Optimization and Usage of Lossy Compression for Scientific Applications

Dingwen Tao
Seminar

With ever-increasing volumes of scientific data produced by HPC applications, significantly reducing the data size is critical because of the limited capacity of the storage space and the potential bottleneck on the I/O or network bandwidth in writing/reading the data. In this presentation, (1) we first introduce our proposed meta compression framework that can deal with existing error-controlled lossy compressors exhibit largely different compression qualities across different data sets. Our framework can predict the lossy compression quality for a series of compatible compression techniques in early processing stages and thus select the best fit strategy for each data set.
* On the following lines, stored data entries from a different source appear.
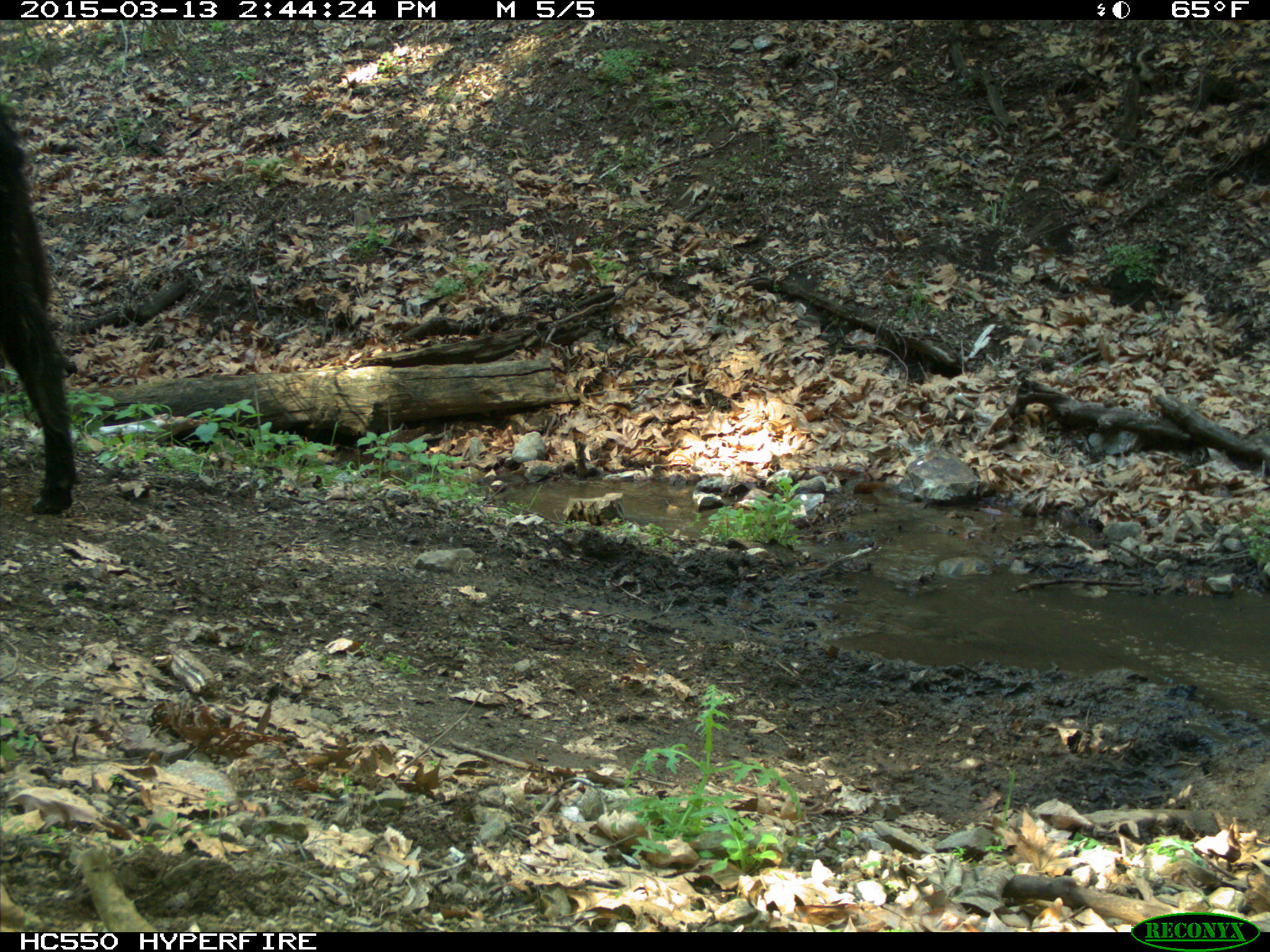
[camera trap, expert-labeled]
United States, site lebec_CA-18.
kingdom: Animalia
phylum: Chordata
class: Mammalia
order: Artiodactyla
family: Bovidae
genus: Bos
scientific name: Bos taurus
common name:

We investigate the principles of many state-of-the-art lossy compressors, analyze their pros and cons in detail, and develop a generic compressor based on our proposed meta compression framework, optimizing the lossy compression quality for HPC scientific datasets. Our evaluation results in a parallel environment with 1,024 cores show that our solution can improve the compression ratio by 20% because of very accurate selection (around 99%) of the best compressor, with little analysis cost (less than 7% in experiments). (2) We then introduce our novel execution framework that adopts lossy-compressed checkpoints to significantly improve the overall fault tolerance performance for iterative methods. We formulate a lossy checkpointing performance model and derive an upper bound for the extra number of iterations caused by the compression errors in lossy checkpoints against the reduced checkpointing overheads. We analyze the impact of lossy checkpointing (i.e., extra number of iterations) on multiple types of iterative methods. Our experiments with 2,048 cores show that our optimized lossy checkpointing framework can significantly improve the overall performance for iterative methods by 40+% compared with traditional checkpointing and 20+% compared with lossless compressed checkpointing, in the presence of system failures.